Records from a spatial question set
::::::
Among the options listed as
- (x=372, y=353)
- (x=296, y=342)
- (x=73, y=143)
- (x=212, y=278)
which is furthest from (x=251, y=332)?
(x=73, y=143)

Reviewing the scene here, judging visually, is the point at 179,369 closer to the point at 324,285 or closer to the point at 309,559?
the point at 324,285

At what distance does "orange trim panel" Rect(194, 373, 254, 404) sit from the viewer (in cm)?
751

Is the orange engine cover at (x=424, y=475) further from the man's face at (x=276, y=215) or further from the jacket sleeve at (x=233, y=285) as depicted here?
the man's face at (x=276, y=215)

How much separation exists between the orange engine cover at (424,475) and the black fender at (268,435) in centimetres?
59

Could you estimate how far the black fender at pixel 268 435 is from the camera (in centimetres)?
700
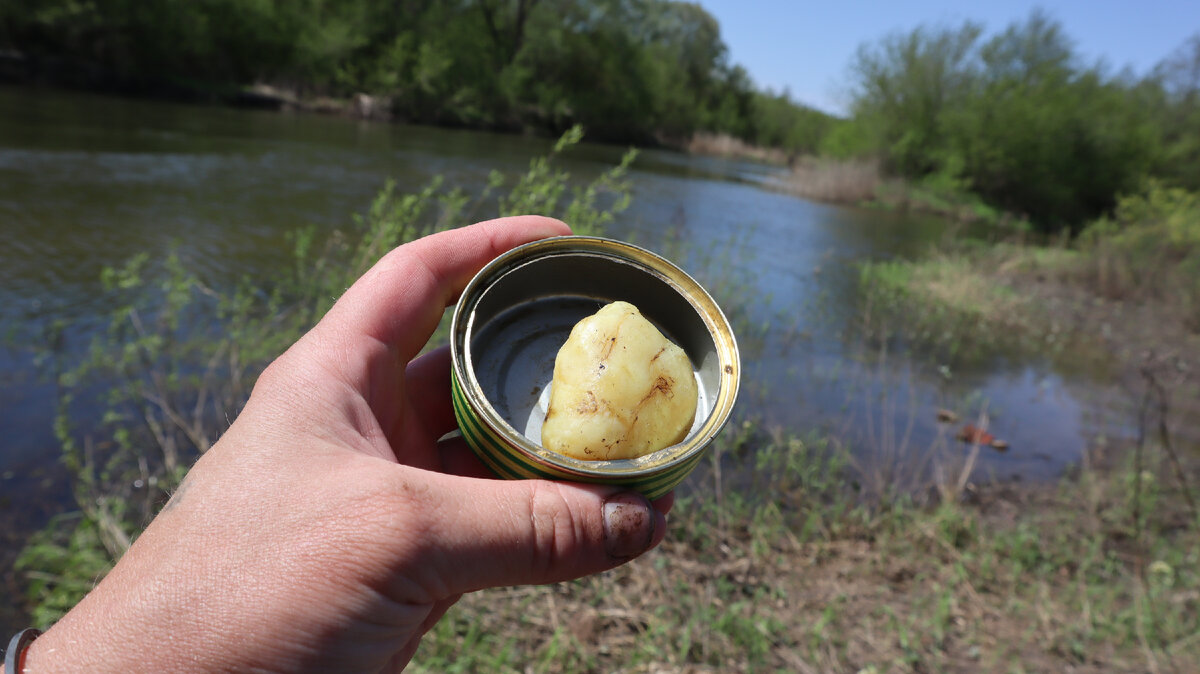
::::::
**Given exercise**
Reproduce the records word for word, beginning at the line that contains "Is the orange" and continuing through the end of the records. Leave the pictures out of your reproduction.

**Output**
Is the orange engine cover at (x=424, y=475) further from the man's face at (x=276, y=215) or further from the jacket sleeve at (x=233, y=285) as depicted here?
the man's face at (x=276, y=215)

How much separation exists between the orange engine cover at (424,475) and the black fender at (268,435) in centimetres?
59

Could you estimate how far the black fender at pixel 268 435 is from the camera (in centimetres)?
700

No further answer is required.